A Metro Buyer Agent Will Always:
- Provide insight of the local markets including current values and trends;
- Navigate and advise at every stage of the process;
- Provide an understanding of all contracts, forms and details of the purchase process;
- Guide you through the negotiations, due diligence and closing of your transaction.
The Process: Obtaining Mortgage Financing
Now more than ever, it is imperative to work with an experienced and reputable lender. Your rate is of course important however it shouldn’t’ be the sole factor in choosing a lender. Finding a lender that can follow through on their terms is as important if not more so than finding one that will offer you a rock bottom rate up front but not be able to close the loan. Consulting with a Metro Agent, attorney, friends and family for solid referrals of individuals, banks and mortgage lenders that have delivered successful results in the past is the best way to ensure you’ll get not only a fair rate but also a happy outcome.
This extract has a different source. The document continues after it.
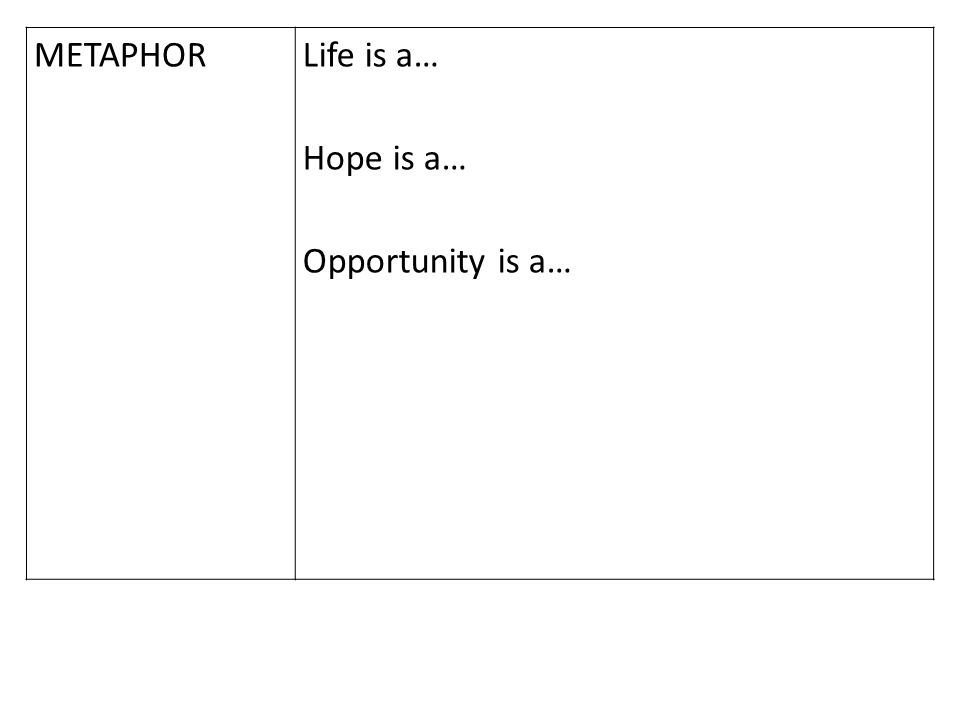 METAPHORLife is a… Hope is a… Opportunity is a…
If you end up interviewing more than one lender, you will want to be prepared. Some sample questions to ask the lender may include:
- Years of experience;
- Experience with your particular type of purchase, such as: first time buyer, condominium purchase, co-operative purchase, investment purchase, FHA lending, etc.
- Experience with transaction in Massachusetts and your particular city or town. An out of state lender not having a thorough understanding of the process in Massachusetts may seriously jeopardize your transaction or deposits;
- Ask for references. Upon request, an experienced lender will make references available to you of individuals that have used their services in the past.
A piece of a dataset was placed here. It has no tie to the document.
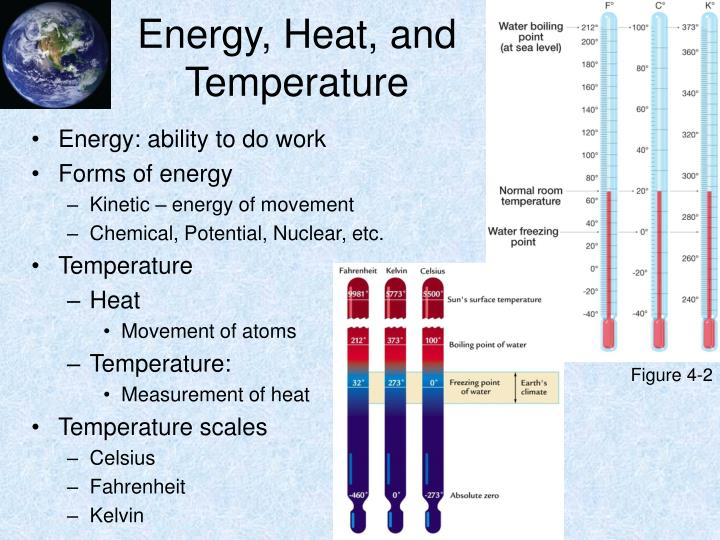 Energy heat and temperature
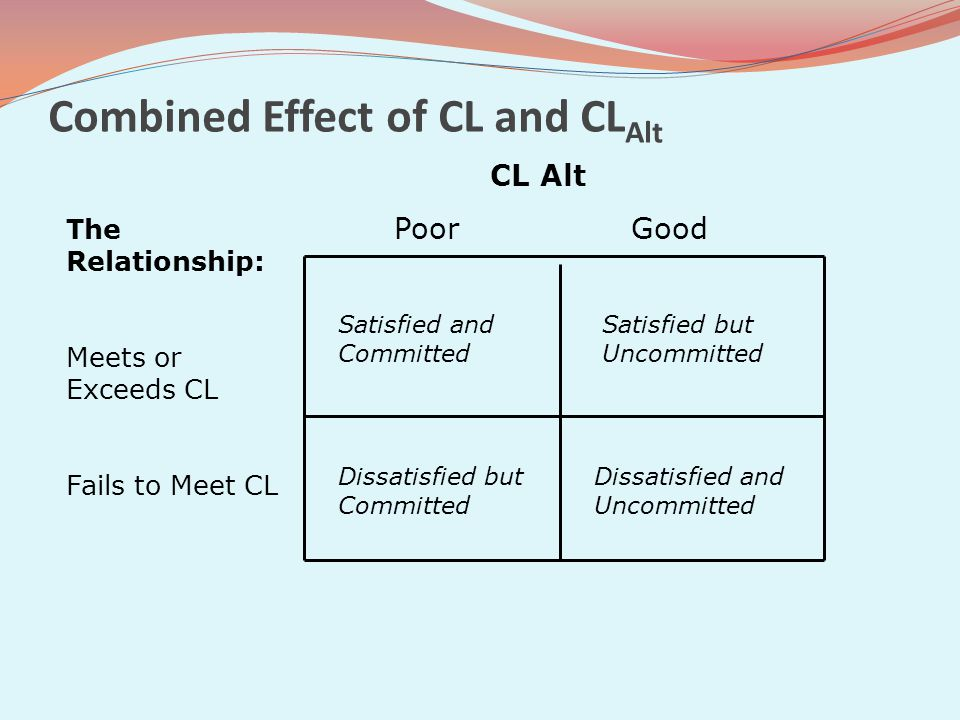 Combined Effect of CL and CLAlt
It is important to remember not to have your credit history checked too frequently within a short period of time because it can have a negative effect on your actual credit score. Instead, have your credit checked once and provide that to a lender for the purposes of determining the rates and terms that a particular lender may offer you. You will want to obtain a pre-approval from one lender and maintain communication with the loan officer or banker you have chosen to work with prior to making an offer.
Once you have decided to move forward with a purchase, check rates AND the availability of the program to which you want to apply. Lenders have been changing programs regularly based on current economic conditions and availability of funding for mortgage loans. It is more important than ever to have full and current understanding of your loan options.
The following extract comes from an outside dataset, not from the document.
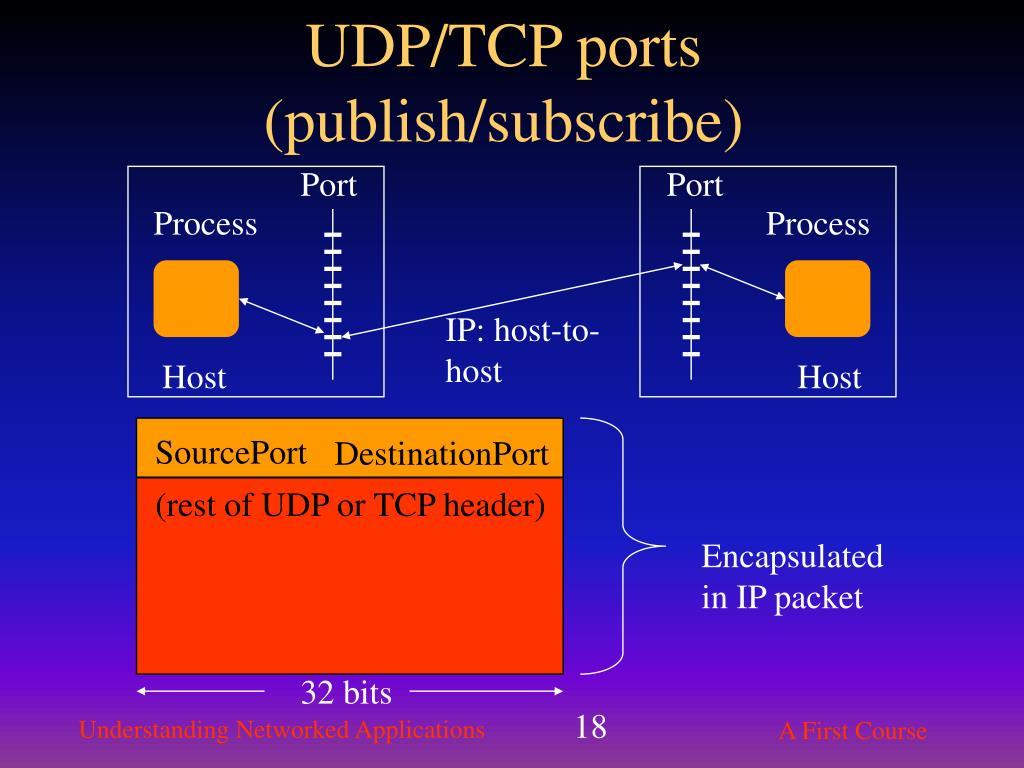 UDP/TCP ports (publish/subscribe)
The Process: Finding A Home
When working with a Metro buyer agent, we listen to your needs and take what you say seriously. If what you’re looking for is unrealistic for the current market conditions, we may make suggestions on how to balance your needs vs your wants or make suggestions on how you can find what you’re looking for in alternative areas. What we won’t do is push a property that doesn’t meet your needs or try to make a quick sale for the sake of a collecting a commission. Our business philosophy is long term in nature and our goal is to be your local real estate expert for life. Selling you a house that doesn’t meet your requirements of a home goes against our core philosophy.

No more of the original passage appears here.